At first, I didn’t have the voice right and I was disappointed with how it came out. But instead of putting it aside, I kept trying. Over the next week or so, I played with different characters and ideas. I still didn’t plan to write a novel. And then one afternoon, I tried writing first person in the voice of a teen boy character I’d created and suddenly voice, story and concept all came together and I was completely hooked.

I’m normally a historical fiction author, with a number of teen and 9-12  novels traditionally published by OUP and Fiction Express. I love stories set in the past. But every now and then, you need variety. For me, Sixth Formers was a huge change, and it was as refreshing as a cool shower on a hot day. I had, after all, just had two sons go through sixth form, so the life, issues, the preoccupations and the challenges were very present in my mind. It brought my own sixth form back to me in quite a powerful way. Although this story absolutely isn’t a tale of my own sixth form - which is so long ago that it might almost as well have been in the dinosaur era for its relevance to the experiences of today’s teens.

There is at least one resemblance between my sixth form and today’s, however; these two years is a way stone between childhood and adulthood. You’ve chosen your subjects. You are still in school but planning the next step into higher education or work. You are still being nurtured, but you are being trusted with more freedoms and responsibilities. A time to try out more adult friendships, and often more mature relationships too.

Sixth form is a time of freedom, but also tremendous pressure, especially in today’s competitive environment. I get frustrated when older people say that A-levels these days are easy, everyone gets an A*, because they are not and they don’t. I think there is a tendency to underestimate the pressures on young people today and what impressed me most in my own sons and their friends was their awareness of these and the maturity and humour with which they often approached them.

The two years in sixth form is also fun, though; a time when you are surrounded with other people of your own age and stage. Sixth Formers was my first attempt to write humour and this was a learning curve; a very enjoyable one. My experience is that the first draft is rarely that funny – humour is something I need to layer in on successive rewrites. It was a lovely way to work. I often ended up crying with laughter as I edited while my sons rolled their eyes in another room in the house because ‘Mum’s laughing at her own jokes again.’

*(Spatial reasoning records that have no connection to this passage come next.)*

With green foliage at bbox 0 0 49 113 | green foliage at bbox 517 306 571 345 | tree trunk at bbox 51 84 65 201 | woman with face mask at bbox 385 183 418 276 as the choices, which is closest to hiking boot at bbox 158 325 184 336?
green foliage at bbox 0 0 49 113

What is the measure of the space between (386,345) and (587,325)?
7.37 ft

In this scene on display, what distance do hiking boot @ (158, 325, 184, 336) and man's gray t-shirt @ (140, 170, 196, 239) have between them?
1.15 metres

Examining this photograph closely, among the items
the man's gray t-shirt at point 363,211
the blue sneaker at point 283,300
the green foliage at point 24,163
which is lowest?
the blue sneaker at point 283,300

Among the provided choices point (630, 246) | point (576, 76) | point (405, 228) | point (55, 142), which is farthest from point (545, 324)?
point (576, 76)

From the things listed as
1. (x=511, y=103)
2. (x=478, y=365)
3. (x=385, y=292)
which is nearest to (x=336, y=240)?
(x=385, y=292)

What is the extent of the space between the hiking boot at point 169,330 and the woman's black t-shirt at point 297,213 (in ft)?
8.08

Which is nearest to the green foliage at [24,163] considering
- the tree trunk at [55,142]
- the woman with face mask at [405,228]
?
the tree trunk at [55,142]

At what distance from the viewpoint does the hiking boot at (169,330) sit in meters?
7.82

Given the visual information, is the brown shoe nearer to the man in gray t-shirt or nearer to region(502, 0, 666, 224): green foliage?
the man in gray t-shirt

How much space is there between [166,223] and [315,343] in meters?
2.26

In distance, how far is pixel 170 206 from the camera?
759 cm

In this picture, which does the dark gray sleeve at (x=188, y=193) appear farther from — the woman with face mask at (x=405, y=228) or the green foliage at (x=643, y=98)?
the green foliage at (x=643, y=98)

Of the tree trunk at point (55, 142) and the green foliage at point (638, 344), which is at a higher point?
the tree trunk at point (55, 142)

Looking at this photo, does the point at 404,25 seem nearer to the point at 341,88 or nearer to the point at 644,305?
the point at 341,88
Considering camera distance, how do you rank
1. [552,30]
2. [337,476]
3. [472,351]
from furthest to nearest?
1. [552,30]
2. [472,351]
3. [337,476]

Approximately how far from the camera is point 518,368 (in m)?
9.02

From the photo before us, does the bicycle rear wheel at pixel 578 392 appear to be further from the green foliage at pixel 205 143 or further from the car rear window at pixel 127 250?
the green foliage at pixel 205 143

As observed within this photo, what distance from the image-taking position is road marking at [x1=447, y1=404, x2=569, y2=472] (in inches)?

I chose to self-publish the story on Kindle because being upper-end YA there simply isn’t enough of a market for it. It is a bargain at 99p, because for this story, my main wish was to share it rather than leave it on a memory stick somewhere to go out of date. 

You can read the beginning of the story for free here:


Ann Turnbull said…
I read this story a while ago, Marie Louise, and had been meaning to write and tell you how much I both enjoyed and was horrified by it! I think life for teenagers now is so much harder than when I was young - and indeed since my children were young. Definitely recommend this book.
Patsy said…
I'm glad I'm not the only person to have accidentally written a novel.